*Given problem:*
Restate the entire listing word for word.

[Spatial reasoning dataset excerpts]

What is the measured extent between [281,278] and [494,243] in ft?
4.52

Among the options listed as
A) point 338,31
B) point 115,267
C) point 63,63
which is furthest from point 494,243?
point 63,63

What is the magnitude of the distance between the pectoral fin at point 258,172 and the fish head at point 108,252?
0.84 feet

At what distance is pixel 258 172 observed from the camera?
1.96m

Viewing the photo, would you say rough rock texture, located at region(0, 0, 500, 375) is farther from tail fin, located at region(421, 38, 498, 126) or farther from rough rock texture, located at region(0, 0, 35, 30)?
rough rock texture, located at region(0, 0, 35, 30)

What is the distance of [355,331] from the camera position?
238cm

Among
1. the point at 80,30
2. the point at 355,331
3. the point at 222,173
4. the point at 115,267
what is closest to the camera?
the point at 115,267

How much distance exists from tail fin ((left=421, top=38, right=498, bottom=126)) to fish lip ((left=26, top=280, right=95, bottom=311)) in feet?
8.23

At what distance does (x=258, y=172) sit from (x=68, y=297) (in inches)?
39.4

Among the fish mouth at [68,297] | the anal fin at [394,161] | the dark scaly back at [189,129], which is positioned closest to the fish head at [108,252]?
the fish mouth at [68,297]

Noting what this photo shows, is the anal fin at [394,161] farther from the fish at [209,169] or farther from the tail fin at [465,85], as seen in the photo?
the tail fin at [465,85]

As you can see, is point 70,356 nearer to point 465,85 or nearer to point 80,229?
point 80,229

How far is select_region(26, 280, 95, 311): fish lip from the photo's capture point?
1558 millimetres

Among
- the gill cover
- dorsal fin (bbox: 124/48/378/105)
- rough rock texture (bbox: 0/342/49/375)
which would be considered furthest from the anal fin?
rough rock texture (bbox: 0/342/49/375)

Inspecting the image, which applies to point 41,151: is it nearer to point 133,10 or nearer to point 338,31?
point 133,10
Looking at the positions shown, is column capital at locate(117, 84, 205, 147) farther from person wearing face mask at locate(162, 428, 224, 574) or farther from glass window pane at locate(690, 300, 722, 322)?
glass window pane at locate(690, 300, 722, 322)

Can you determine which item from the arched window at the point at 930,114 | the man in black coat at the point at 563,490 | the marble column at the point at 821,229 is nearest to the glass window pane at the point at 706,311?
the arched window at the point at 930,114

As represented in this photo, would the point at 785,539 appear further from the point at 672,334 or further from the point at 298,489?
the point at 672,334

*Complete output:*
What is the measured extent between [281,278] and [494,243] in ft?
4.52

Among the options listed as
A) point 338,31
B) point 115,267
C) point 63,63
which is furthest from point 494,243?
point 63,63

What is the magnitude of the distance between the pectoral fin at point 258,172 and the fish head at point 108,252?
0.84 feet

At what distance is pixel 258 172 observed from the camera?
1.96m

Viewing the photo, would you say rough rock texture, located at region(0, 0, 500, 375) is farther from tail fin, located at region(421, 38, 498, 126) or farther from rough rock texture, located at region(0, 0, 35, 30)?
rough rock texture, located at region(0, 0, 35, 30)

What is the distance of [355,331] from the camera position?
238cm

Among
1. the point at 80,30
2. the point at 355,331
3. the point at 222,173
4. the point at 115,267
what is closest to the camera?
the point at 115,267

How much distance exists from tail fin ((left=421, top=38, right=498, bottom=126)) to fish lip ((left=26, top=280, right=95, bottom=311)) in feet?
8.23

At what distance does (x=258, y=172) sit from (x=68, y=297) (in inches)?
39.4

Among the fish mouth at [68,297] | the anal fin at [394,161] | the dark scaly back at [189,129], which is positioned closest to the fish head at [108,252]?
the fish mouth at [68,297]

Noting what this photo shows, is the anal fin at [394,161] farther from the fish at [209,169] or farther from the tail fin at [465,85], as seen in the photo?
the tail fin at [465,85]

As you can see, is point 70,356 nearer to point 465,85 or nearer to point 80,229?
point 80,229

How far is select_region(26, 280, 95, 311): fish lip from the photo's capture point?
1558 millimetres

Among
- the gill cover
- dorsal fin (bbox: 124/48/378/105)
- rough rock texture (bbox: 0/342/49/375)
which would be considered furthest from the anal fin?
rough rock texture (bbox: 0/342/49/375)

Inspecting the image, which applies to point 41,151: is it nearer to point 133,10 or nearer to point 338,31?
point 133,10
Looking at the positions shown, is column capital at locate(117, 84, 205, 147) farther from person wearing face mask at locate(162, 428, 224, 574) or farther from glass window pane at locate(690, 300, 722, 322)?
glass window pane at locate(690, 300, 722, 322)

Can you determine which item from the arched window at the point at 930,114 | the man in black coat at the point at 563,490 | the marble column at the point at 821,229 is nearest to the glass window pane at the point at 706,311?
the arched window at the point at 930,114

As represented in this photo, would the point at 785,539 appear further from the point at 672,334 or further from the point at 298,489?
the point at 672,334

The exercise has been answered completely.